Dry landscape is of course a concern for fire crews and so are lower staffing levels at stations up and down the state. Fresno Firefighters spent several minutes Sunday morning putting out a grass fire in West Central Fresno.
While fire officials aren't sure what started the blaze they say right now, conditions are especially prime for fires. "Wet winter, along comes the summer season. A lot of tall grass, a lot of heavy grass, and now it's dry," Captain Dan Mendoza said.
Which makes the use of fireworks this Fourth of July, that much more concerning. On Thursday the Central Valley task force showed our cameras how quickly fires can erupt in dry vegetation. But, that's only part of the problem.
Budget woes have forced fire agencies all over the state to reduce staffing. Cal Fire, for example, will employ 730 fewer seasonal firefighters than it did last year.
Additionally, engines are now staffed with three firefighters instead of four. And less than two weeks ago, the City of Merced laid off four firefighters.
"Regardless of our staffing on our engines, we'll still respond with the same amount of engines and should they need additional personnel, that will be requested by the incident commander," Cal Fire spokesperson John Dominguez said.
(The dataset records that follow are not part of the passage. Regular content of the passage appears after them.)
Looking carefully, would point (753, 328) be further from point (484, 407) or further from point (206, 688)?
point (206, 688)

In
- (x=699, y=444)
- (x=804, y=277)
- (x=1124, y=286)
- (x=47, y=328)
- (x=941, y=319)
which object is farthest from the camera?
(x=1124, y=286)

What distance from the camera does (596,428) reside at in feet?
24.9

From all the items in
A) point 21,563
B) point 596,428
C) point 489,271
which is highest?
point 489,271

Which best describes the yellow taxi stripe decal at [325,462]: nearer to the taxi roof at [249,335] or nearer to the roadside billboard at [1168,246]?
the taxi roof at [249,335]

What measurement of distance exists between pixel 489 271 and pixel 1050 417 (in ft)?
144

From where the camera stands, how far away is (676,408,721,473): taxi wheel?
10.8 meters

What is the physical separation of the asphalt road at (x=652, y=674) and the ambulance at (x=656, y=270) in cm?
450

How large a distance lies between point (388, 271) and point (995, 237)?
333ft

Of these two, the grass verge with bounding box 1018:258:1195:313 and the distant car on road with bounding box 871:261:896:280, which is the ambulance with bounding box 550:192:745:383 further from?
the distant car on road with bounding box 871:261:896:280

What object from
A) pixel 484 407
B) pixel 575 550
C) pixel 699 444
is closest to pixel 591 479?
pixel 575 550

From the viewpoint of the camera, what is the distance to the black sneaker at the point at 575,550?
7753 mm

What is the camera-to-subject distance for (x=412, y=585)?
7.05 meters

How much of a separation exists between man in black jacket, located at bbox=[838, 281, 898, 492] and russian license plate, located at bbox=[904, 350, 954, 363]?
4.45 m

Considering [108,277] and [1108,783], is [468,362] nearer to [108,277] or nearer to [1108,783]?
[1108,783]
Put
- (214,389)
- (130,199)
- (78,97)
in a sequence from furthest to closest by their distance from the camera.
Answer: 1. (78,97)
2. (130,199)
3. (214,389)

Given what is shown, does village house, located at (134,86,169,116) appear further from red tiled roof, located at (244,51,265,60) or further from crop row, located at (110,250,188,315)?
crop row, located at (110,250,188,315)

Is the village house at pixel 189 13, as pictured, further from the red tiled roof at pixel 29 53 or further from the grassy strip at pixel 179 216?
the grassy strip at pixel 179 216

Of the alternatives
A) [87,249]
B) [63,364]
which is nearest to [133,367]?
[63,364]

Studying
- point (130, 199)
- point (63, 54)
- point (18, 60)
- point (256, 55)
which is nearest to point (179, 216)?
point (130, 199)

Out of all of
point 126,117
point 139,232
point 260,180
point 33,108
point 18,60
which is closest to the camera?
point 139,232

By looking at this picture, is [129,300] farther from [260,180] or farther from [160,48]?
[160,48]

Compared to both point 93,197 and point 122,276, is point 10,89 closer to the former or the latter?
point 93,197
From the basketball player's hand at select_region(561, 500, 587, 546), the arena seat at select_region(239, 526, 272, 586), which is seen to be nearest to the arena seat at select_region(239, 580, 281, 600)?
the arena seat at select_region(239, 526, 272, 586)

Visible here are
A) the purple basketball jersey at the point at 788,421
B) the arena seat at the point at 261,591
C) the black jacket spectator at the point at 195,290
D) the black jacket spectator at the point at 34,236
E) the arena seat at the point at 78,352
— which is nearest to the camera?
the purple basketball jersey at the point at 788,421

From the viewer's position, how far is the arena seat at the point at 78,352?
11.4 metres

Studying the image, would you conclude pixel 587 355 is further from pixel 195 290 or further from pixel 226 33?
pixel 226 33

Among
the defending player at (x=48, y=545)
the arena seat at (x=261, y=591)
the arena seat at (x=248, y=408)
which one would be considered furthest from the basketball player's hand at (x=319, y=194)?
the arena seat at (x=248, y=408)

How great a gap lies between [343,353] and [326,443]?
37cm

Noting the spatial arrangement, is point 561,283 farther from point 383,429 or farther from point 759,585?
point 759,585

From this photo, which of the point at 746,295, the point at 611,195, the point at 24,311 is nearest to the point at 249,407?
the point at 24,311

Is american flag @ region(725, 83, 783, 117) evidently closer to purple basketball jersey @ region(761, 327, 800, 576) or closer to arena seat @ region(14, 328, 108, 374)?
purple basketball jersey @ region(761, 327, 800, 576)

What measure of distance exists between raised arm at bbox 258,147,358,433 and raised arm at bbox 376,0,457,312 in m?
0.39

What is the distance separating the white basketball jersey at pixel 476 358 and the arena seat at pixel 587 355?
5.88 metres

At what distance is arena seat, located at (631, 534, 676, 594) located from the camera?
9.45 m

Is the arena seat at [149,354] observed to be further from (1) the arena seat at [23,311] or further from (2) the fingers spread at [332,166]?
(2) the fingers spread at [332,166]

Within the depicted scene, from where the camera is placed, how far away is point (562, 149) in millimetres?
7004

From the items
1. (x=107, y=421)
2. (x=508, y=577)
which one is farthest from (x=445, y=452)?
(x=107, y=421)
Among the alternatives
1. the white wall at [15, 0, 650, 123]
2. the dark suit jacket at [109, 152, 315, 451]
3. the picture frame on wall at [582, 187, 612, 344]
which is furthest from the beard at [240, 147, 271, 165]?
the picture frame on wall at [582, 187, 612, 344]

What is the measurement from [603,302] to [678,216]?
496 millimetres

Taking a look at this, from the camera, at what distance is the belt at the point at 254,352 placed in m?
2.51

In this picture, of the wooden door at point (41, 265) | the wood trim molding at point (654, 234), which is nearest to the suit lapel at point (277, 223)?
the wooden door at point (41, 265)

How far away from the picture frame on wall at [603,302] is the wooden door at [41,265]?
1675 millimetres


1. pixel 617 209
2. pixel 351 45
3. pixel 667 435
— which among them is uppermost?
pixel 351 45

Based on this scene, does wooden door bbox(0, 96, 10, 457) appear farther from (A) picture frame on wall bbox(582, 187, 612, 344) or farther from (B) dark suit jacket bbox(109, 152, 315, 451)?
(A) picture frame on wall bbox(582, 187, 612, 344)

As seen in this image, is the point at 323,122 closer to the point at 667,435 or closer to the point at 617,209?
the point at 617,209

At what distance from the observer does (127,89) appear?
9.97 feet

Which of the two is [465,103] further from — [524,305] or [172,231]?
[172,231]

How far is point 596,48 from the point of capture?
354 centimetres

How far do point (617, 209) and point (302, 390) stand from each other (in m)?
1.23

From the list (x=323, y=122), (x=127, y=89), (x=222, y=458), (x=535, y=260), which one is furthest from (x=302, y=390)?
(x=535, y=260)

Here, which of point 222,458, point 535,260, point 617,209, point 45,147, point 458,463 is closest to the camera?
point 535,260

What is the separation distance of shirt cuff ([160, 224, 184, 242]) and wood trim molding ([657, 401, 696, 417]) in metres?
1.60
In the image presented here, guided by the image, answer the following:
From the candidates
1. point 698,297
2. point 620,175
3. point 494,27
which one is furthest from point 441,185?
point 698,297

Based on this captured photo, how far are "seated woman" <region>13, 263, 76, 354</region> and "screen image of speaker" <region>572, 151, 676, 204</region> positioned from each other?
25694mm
Dominguez says while crews are prepared, he's still reminding people to only use fireworks labeled "safe and sane" and light them on a flat surface away from any brush or debris.
Action News spoke to several people buying fireworks who say they follow those rules every Fourth of July.
"I don't light them near dry grass, weeds, none of that stuff," Trevor Whittle said.
"We have a big backyard, but it's not safe to do it back there, so, it's better to be safe then burn your house down," A Thao said.
Law enforcement from various different fire and police agencies have been out all weekend confiscating illegal fireworks. They will continue doing so through Monday night.